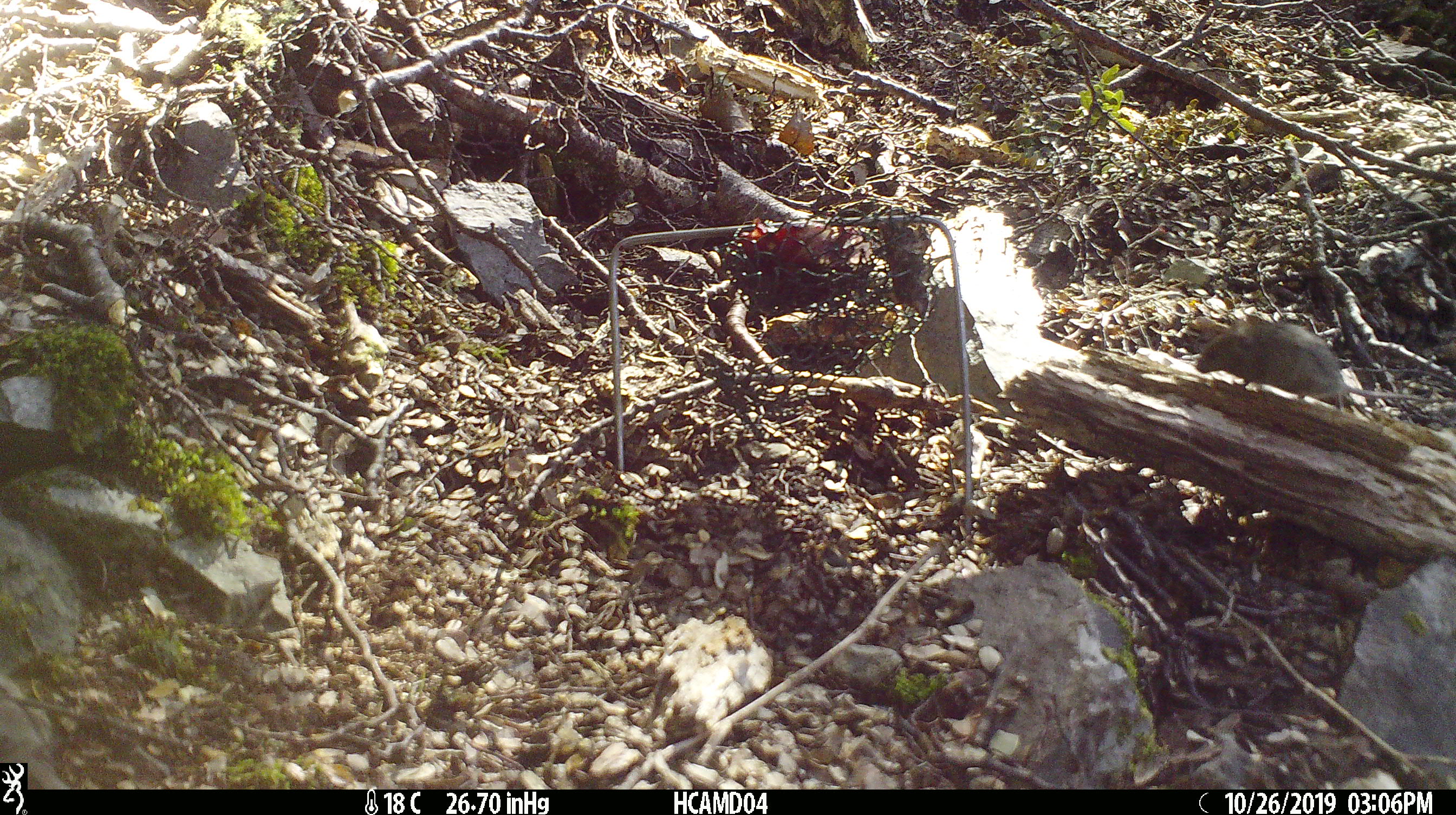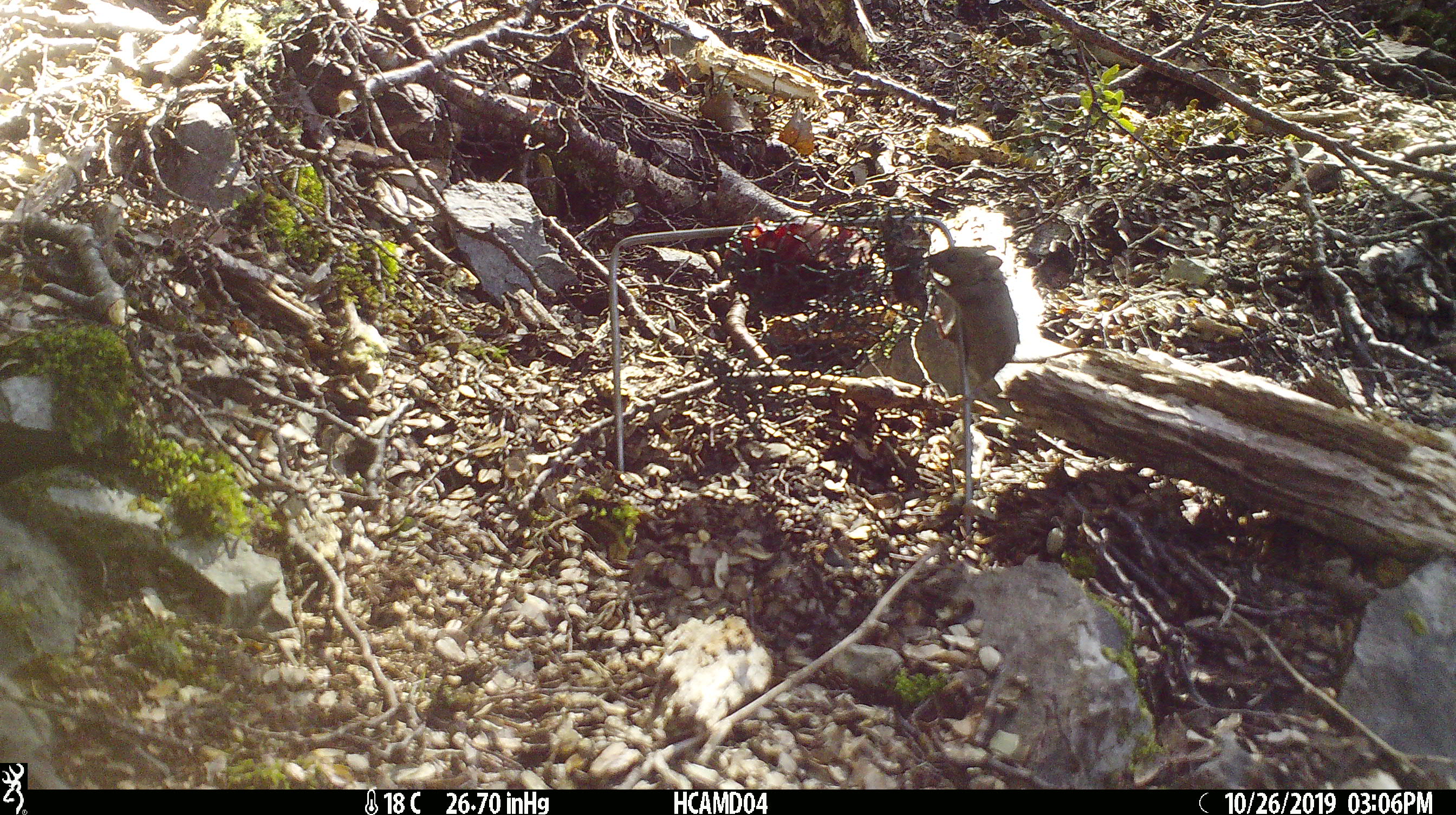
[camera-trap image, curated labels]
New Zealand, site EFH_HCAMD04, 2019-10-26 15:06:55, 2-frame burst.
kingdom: Animalia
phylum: Chordata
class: Mammalia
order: Rodentia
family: Muridae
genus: Mus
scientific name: Mus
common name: mouse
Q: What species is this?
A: Mouse (Mus).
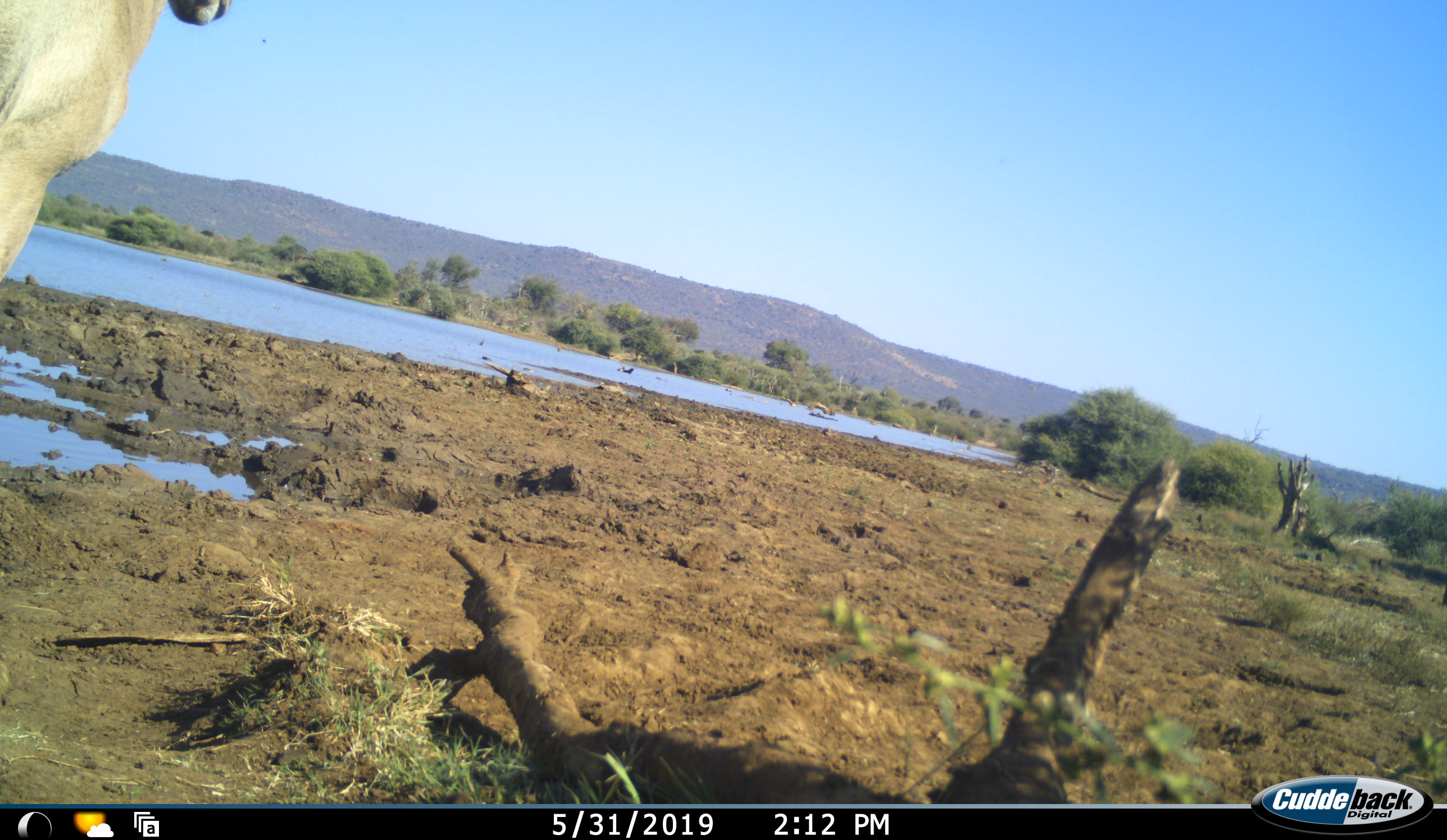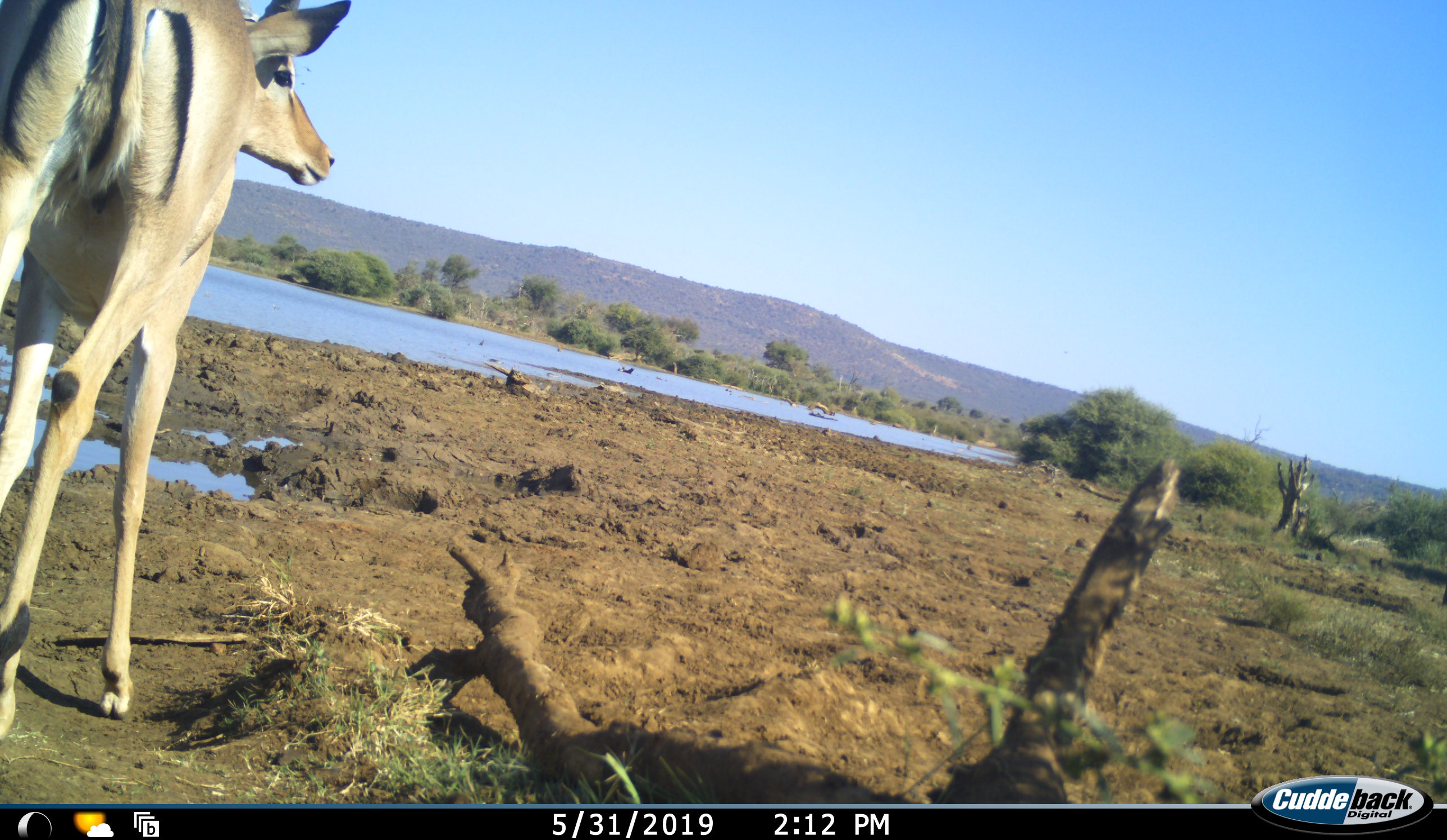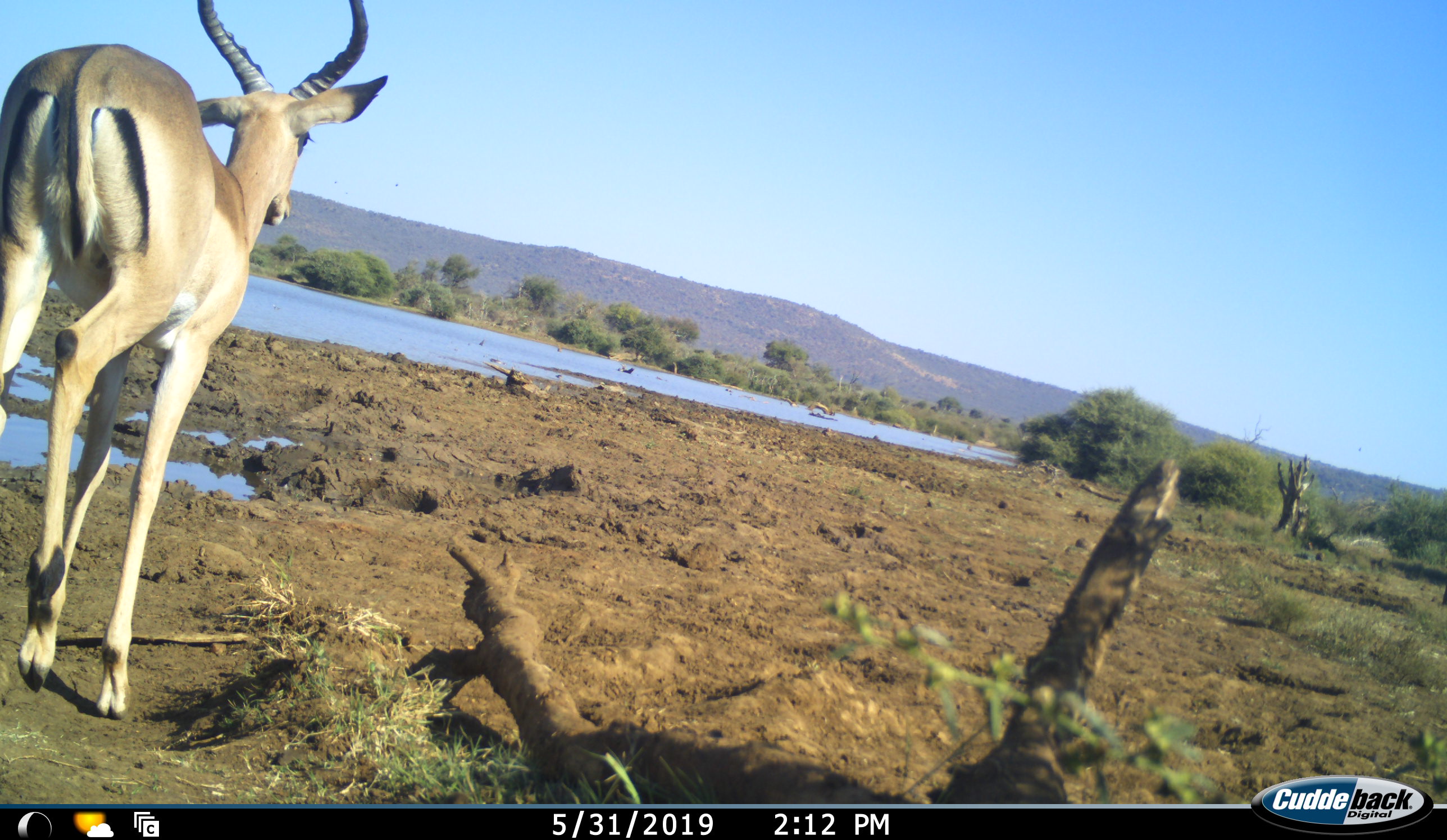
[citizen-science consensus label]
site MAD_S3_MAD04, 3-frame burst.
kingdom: Animalia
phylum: Chordata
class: Mammalia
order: Artiodactyla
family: Bovidae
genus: Aepyceros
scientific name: Aepyceros melampus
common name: impala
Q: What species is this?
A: Impala (Aepyceros melampus).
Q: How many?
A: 1.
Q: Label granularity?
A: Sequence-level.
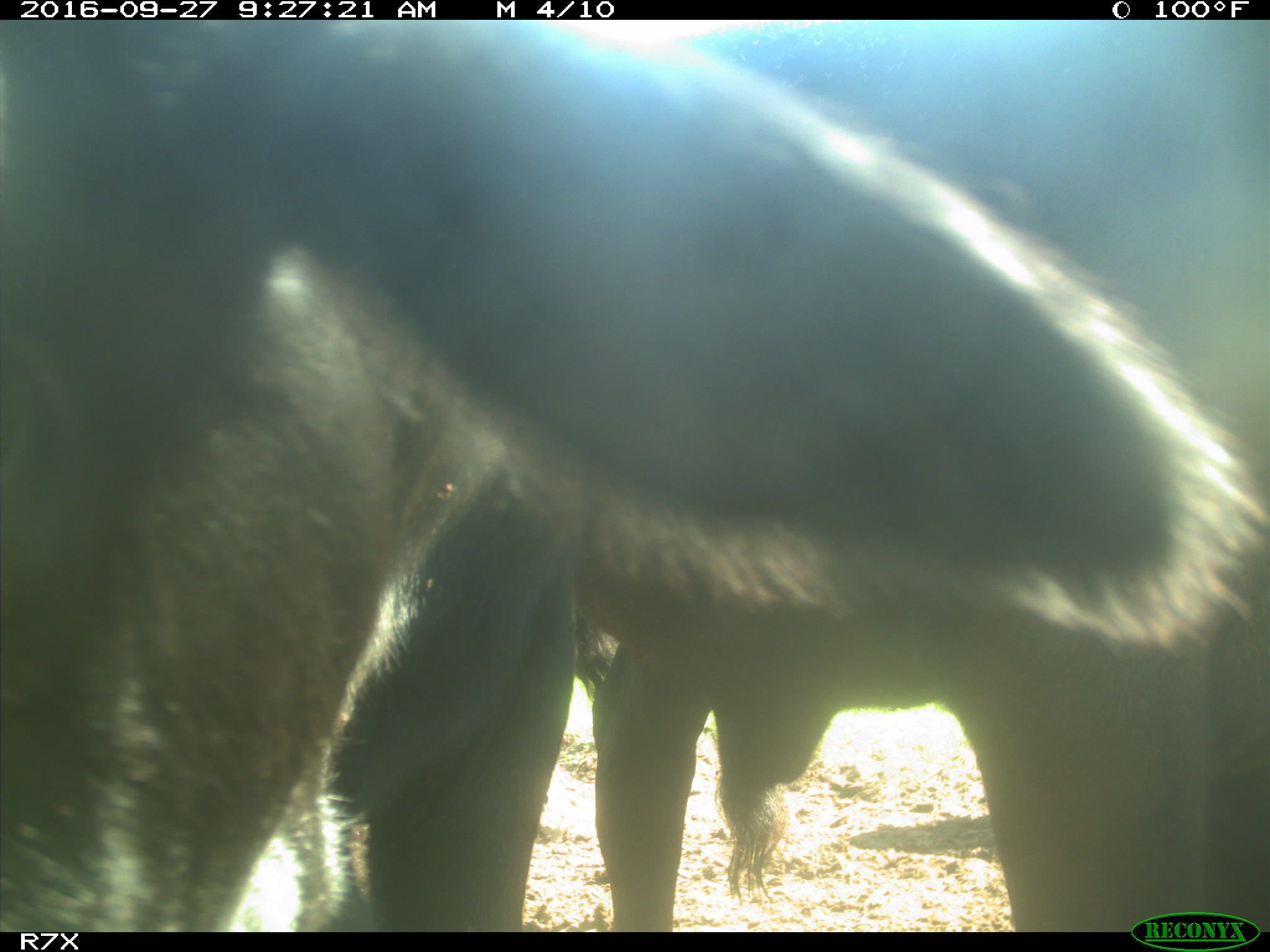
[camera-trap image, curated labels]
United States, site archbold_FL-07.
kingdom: Animalia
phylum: Chordata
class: Mammalia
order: Artiodactyla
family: Bovidae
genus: Bos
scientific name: Bos taurus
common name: domestic cow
Bos taurus (domestic cow).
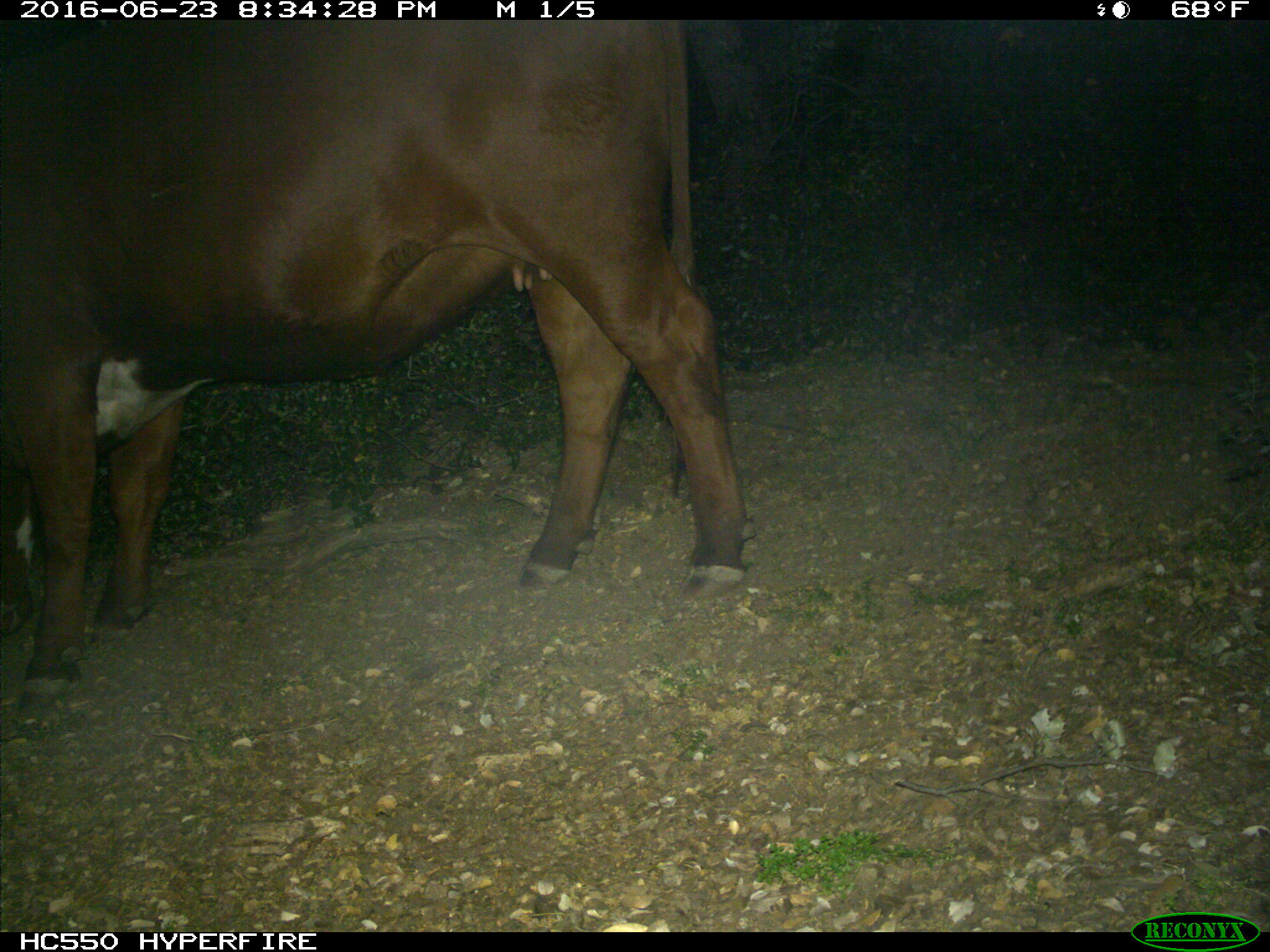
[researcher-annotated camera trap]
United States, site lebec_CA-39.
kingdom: Animalia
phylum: Chordata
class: Mammalia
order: Artiodactyla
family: Bovidae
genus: Bos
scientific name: Bos taurus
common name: domestic cow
::::::::
» **Your goal**: Which of the lines above contain "burst"? Return them all.

» **Solution for this task**:
New Zealand, site EFH_HCAMD04, 2019-10-26 15:06:55, 2-frame burst.
site MAD_S3_MAD04, 3-frame burst.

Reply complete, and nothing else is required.